Text >>
--- Begin ---

# The use of side reins when lunging



## Kenzo (6 April 2009)

Morning everyone, hope you all had a nice weekend.

For those of you who lunge using side reins or have in the past, do you use the same method when fitting and using your sides reins, or do you vary this depending on the level your horse is at with it's training and age etc etc.

For example, do fit your side reins correctly and use both reins evenly on any given rein (as in circle), or do fit your side reins tailed to which rein your lunging on? say for example by altering the inside rein slightly when working on the circle, or do you do the complete opposite and alter the outside rein so there is more give on that?

Basically I'm just interested on peoples opinions on the different practices of using side reins and why you choose to use them in the way you do for your individual horse.


----------



## fornema (6 April 2009)

If i lunge on a bridle i always alter the side reins but on a cavesson i usually dont


----------



## Bens_Mum (6 April 2009)

I also lunge on a bridle with side reins even. However I have seen people lunge with the reins either attached higher or lower on the saddle depending on level. Interesting question!


----------



## 251libby (6 April 2009)

I only occationally lunge properly now - with roller and side reins in a bridle. I usually lengthen the outside rein so that the horses neak can have the correct bend. 
Good question! x


----------



## mik (6 April 2009)

I lunge with side reins and alter them a lot depending on what I am aiming to achieve, I dont like using side reins in walk work, even elastic ones. 
I do like using an outside side rein and long reining with the inside one for flexion work and making sure the horse is taking the outside rein forward and light on the inside rein, lateral work etc.
 I think for me it varies on the level of naggy and what I want to achieve that day. 
What about you Kenzo?


----------



## Kenzo (6 April 2009)

When I have used them, I always use them on an even length, even on a circle, you don't loose contact on out side rein when riding so I feel the horse should learn to be balanced just like a pair of hands, (well as much as possible using reins) also you can see what is happening without the interference (so to speak) of a rein being either longer or shorter, the reason I have used side reins is to assist when training them lunge and discourage them from hollowing rather then anything to do with how they use themselves on a circle if you see what mean, as they can still fall in/out and you can tell much more when riding what you need to fix or what to work on as,  as really its your legs as well as your hands and how you ride that creates a correct bend all through the body of a horse when riding a good circle not just the bit to roller/saddle, but the same I appreciate the different circumstances and why some ways are tailed fitted to the individual horse hence why i was interested in peoples views.


----------



## cyearsley (6 April 2009)

Ditto what Kenzo said!


----------

--- End ---

Collected data >>
--- Begin ---

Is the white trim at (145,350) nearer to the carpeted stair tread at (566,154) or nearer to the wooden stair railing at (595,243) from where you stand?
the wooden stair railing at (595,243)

--- End ---

Work to do >>
(1) In the side reins thread, in which kind of work does mik dislike using side reins?
(2) Reproduce the side reins thread word for word, starting at "Good question! x" and stopping after "lateral work etc.".
Answer from the side reins thread alone, not from the lines.

Answers below >>
(1) Walk work, even with elastic side reins.

(2)
Good question! x


----------



## mik (6 April 2009)

I lunge with side reins and alter them a lot depending on what I am aiming to achieve, I dont like using side reins in walk work, even elastic ones. 
I do like using an outside side rein and long reining with the inside one for flexion work and making sure the horse is taking the outside rein forward and light on the inside rein, lateral work etc.